Task item:
Extend the passage on African land and the EU trade agreements by writing the paragraph that comes after its final sentence.

Source passage:
The current collapse of rural communities is also due to international
development agencies that treats land exclusively as an economic factor
in the broader defence of neo-liberalism such as free trade, land privatization,
formalization of inequality yet Africans treat land as a territory
which includes seeds water, forests, oceans, minerals, fauna. Market-led
agrarian
reforms have failed to deliver pro- poor reform, land markets and rental
markets can only benefit the rich and criminalize land struggle in
extreme form as we have society hatching each other.
Promoting high markets concentrations in agri-business,
free trade agreements such as Cotonou (EPAs) spell destruction for small
scale
family farmers
in Africa. The EPAs that is economic partnership agreements between
ACP countries and EU, in current form are worse than WTO agreement.

Collected data:
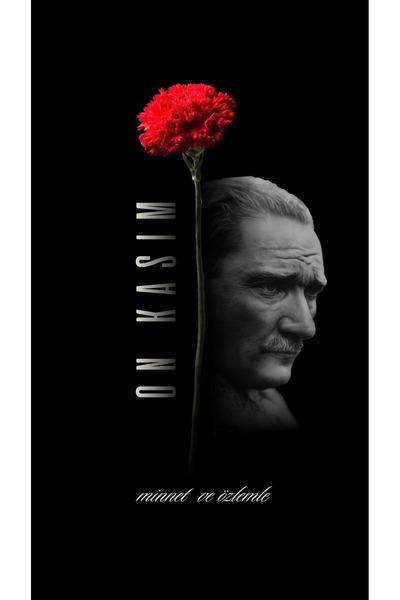 PROMISEBACKDROP2 10 Kasım Atatürk'ü Anma Günü Okul Etkinlik Kumaş Pano 150x20...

Exercise output:
The current mainstream agenda on rural development
is dominated by commercial private interests in that agricultural research
in Africa
has been allowed
to be taken over by the private sector with its priorities of profits
and intellectual property right; which is against the interest
of small scale
farmers and the GMO which are cornerstone of this research agenda
are threat to biodiversity, the environment and health. All which
threaten
the survival
of the rural people.
There is also climate change and global warming which
our poor farmers down in the village have not heard of, yet the effects
are already
affecting them.
What can be the solutions to the current rural development challenges? There
is need to have a comprehensive vision for rural development in that
rural development policies need to be socially and environmentally
sustainable
,we need the systems that keeps soils fertile, respect available
quantity of water and accept local varieties of seed.
Rural development policies should aim at fostering the creation
of non agricultural jobs by supporting the local processing
of raw materials
The governments must also guarantee access to effective judicial
or extrajudicial remedies so that people should not be forcefully
evicted
to make space
for mining sites, large scale plantations, dams, protected
area, and conversion of land for high capital intensive agriculture
and so on.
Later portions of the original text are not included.